GOAL => Take the line containing "In this photograph, would" and all lines after it to the end of the records, and output them exactly.

-- Start INFORMATION GIVEN --

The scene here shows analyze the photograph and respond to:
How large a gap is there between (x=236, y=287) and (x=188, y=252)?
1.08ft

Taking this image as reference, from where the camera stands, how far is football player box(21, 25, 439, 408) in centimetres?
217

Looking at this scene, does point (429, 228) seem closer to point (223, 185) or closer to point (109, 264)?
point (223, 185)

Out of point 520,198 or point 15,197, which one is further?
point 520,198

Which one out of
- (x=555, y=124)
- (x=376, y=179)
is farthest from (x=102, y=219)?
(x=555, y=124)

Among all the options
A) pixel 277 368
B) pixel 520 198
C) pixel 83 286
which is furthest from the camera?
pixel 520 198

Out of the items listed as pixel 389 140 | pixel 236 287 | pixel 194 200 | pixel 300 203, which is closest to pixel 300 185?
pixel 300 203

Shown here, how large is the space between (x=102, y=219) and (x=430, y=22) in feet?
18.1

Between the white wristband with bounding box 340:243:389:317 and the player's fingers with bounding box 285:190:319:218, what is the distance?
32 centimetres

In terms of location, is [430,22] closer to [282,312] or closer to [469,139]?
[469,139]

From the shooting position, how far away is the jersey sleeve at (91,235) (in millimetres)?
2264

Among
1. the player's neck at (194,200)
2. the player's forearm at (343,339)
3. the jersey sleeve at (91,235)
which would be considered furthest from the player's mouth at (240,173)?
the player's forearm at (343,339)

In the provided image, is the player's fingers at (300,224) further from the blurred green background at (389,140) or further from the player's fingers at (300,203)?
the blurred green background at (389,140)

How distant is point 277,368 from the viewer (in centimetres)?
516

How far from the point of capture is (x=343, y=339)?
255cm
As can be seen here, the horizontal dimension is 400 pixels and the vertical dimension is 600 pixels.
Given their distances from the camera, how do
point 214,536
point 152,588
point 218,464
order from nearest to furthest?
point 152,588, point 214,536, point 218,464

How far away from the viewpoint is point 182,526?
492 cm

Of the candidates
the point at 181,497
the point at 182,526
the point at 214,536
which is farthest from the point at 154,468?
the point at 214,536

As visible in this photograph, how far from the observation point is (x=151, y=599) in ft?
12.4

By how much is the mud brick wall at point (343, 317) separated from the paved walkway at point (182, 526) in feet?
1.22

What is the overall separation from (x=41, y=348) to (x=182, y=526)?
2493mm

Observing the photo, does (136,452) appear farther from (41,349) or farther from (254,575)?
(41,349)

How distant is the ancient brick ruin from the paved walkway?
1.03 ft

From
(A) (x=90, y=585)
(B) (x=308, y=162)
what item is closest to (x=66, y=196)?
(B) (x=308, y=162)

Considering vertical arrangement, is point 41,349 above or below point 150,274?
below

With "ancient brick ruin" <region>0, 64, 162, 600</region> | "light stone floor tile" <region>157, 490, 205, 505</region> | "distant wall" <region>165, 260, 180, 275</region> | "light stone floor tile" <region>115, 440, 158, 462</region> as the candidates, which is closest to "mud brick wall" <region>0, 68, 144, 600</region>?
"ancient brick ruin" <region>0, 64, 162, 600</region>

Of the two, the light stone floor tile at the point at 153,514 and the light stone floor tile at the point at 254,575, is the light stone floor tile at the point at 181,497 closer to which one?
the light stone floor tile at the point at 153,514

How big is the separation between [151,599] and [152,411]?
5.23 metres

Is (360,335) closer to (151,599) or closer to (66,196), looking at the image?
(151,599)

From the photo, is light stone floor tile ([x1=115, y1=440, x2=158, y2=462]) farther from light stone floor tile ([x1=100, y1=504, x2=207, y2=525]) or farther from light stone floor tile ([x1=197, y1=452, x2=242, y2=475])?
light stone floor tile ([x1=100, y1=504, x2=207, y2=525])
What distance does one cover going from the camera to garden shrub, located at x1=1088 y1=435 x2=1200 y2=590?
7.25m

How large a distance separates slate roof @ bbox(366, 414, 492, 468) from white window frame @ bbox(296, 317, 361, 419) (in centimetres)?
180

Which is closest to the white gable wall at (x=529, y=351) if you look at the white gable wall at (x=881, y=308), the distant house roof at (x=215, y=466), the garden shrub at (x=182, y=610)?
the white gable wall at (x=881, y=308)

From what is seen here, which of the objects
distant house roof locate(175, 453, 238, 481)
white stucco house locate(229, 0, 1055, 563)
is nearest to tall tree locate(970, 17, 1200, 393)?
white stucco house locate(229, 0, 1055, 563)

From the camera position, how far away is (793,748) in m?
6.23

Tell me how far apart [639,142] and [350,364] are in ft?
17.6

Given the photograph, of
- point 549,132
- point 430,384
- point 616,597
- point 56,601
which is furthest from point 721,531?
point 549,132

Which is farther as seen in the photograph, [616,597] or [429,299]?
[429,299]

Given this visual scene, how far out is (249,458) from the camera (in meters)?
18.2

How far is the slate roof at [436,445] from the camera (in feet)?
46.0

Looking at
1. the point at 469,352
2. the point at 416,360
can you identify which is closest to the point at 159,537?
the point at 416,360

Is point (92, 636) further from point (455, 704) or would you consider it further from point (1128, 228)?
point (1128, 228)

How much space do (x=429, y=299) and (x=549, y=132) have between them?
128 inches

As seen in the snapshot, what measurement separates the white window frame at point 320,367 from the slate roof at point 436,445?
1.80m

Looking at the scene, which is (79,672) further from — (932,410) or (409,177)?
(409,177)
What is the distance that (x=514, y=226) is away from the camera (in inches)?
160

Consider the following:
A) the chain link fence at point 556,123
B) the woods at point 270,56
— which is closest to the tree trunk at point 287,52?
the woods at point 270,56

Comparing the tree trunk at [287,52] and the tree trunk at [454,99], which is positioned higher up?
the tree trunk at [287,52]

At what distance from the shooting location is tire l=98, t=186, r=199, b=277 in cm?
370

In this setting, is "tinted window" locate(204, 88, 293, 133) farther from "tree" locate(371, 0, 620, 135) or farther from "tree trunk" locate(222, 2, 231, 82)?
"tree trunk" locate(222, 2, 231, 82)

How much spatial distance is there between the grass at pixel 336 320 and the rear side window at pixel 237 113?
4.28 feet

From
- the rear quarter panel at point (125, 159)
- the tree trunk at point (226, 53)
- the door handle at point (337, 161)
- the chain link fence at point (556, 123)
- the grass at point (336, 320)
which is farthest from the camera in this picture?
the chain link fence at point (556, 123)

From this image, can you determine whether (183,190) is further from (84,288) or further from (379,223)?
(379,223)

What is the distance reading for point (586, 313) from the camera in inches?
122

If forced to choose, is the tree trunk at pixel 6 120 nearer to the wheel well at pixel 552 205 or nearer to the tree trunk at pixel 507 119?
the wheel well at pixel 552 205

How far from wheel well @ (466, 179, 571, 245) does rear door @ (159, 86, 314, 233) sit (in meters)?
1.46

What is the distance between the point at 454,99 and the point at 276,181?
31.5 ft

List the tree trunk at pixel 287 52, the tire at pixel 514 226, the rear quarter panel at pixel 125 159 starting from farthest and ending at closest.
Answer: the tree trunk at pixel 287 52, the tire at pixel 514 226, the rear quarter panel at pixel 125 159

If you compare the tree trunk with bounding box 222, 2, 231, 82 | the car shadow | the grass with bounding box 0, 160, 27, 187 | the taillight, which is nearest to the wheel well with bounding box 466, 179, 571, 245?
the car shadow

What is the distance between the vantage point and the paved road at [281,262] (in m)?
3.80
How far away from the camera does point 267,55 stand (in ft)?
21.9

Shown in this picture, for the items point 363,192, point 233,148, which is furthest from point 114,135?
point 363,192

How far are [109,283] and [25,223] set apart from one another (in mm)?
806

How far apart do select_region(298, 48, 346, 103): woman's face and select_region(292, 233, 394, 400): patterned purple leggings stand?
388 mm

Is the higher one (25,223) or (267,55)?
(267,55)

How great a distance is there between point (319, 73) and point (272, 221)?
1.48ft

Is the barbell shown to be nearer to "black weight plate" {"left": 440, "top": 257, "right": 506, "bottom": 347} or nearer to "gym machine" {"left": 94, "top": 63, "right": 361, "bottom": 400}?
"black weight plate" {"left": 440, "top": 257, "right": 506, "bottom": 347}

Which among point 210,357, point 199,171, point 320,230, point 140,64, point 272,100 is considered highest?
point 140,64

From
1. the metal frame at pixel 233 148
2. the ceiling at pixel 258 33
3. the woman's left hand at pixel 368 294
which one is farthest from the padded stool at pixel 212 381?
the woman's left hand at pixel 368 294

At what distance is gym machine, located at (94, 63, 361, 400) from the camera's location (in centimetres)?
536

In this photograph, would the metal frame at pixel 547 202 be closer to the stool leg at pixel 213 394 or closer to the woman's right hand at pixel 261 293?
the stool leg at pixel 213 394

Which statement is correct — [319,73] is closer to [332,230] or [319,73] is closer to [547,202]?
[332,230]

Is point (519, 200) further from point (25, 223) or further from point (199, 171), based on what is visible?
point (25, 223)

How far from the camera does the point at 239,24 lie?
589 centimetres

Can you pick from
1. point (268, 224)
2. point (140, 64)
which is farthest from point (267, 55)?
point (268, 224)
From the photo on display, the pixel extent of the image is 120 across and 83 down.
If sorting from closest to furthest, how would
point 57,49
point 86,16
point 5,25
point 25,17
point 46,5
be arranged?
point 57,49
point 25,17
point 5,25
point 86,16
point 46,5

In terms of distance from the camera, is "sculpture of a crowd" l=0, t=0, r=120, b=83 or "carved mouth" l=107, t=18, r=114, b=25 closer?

-- End INFORMATION GIVEN --

TASK RESPONSE =>
In this photograph, would the metal frame at pixel 547 202 be closer to the stool leg at pixel 213 394 or closer to the woman's right hand at pixel 261 293?
the stool leg at pixel 213 394

Which statement is correct — [319,73] is closer to [332,230] or [319,73] is closer to [547,202]?
[332,230]

Is point (519, 200) further from point (25, 223) or further from point (199, 171), based on what is visible?
point (25, 223)

How far from the camera does the point at 239,24 lie?
589 centimetres

Can you pick from
1. point (268, 224)
2. point (140, 64)
which is farthest from point (267, 55)?
point (268, 224)
From the photo on display, the pixel extent of the image is 120 across and 83 down.
If sorting from closest to furthest, how would
point 57,49
point 86,16
point 5,25
point 25,17
point 46,5
be arranged?
point 57,49
point 25,17
point 5,25
point 86,16
point 46,5

In terms of distance from the camera, is "sculpture of a crowd" l=0, t=0, r=120, b=83 or "carved mouth" l=107, t=18, r=114, b=25 closer?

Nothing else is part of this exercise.